Just like the Queen Bee, the true leader has the long term interest of the hive at heart, and will direct the workers accordingly.

What many Leaders fail to realize is how often they are presented with these decisions. With every staff interaction, there is opportunity to build, or to tear down, whether those interactions are in formal reviews, chance encounters by the water cooler, or via written communiques. With every strategy decision, the leader either builds or breaks down. With every funding decision, the business goes forward or backward. Indecision, or the choice not to act will inevitably be a decision to break down.

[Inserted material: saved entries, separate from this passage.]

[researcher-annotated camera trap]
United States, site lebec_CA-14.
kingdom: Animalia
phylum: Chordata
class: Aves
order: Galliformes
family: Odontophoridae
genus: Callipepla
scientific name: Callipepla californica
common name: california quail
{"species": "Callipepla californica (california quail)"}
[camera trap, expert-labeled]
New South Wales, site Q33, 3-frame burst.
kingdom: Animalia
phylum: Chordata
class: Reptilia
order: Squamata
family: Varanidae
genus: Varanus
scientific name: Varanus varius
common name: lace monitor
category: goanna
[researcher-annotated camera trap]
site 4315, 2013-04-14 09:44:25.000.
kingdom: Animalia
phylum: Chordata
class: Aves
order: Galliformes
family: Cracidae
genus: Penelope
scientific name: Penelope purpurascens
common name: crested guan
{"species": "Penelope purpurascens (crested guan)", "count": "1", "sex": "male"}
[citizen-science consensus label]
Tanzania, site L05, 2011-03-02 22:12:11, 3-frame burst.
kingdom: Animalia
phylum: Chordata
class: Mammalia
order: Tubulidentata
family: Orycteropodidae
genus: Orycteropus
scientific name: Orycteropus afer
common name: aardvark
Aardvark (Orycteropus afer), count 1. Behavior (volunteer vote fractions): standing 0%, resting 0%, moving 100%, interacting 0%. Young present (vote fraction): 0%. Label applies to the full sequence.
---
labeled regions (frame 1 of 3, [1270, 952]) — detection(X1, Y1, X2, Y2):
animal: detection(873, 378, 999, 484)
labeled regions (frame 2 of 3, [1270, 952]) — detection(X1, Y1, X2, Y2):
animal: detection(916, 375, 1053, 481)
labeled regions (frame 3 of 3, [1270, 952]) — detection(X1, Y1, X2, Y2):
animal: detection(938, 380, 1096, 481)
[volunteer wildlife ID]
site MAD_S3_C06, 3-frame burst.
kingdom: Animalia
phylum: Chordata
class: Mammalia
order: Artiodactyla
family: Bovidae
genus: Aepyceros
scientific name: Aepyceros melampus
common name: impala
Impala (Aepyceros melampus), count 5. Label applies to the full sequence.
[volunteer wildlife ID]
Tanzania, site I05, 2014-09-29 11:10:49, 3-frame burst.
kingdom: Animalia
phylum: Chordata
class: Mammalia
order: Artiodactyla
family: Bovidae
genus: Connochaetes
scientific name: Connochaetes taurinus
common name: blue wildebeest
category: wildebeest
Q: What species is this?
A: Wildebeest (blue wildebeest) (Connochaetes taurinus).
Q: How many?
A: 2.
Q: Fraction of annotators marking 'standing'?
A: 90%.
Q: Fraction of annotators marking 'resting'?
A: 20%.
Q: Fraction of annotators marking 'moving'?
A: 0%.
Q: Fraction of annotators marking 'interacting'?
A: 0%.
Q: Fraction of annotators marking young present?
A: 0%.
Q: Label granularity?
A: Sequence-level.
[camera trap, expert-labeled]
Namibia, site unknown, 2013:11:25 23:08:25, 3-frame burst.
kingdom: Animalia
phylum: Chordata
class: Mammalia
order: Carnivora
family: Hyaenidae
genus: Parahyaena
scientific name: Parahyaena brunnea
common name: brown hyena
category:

What breaks a business down?

Poor strategy. Failure to address external market conditions. Not realizing your customers have moved on,and you are now failing to delight them. Bad culture within your organization. Cynicism within your workforce.

When faced with the choice, choose to build, not tear down. Your people, your processes, your products, your culture, your technology base. Take the business forward, don’t kill it.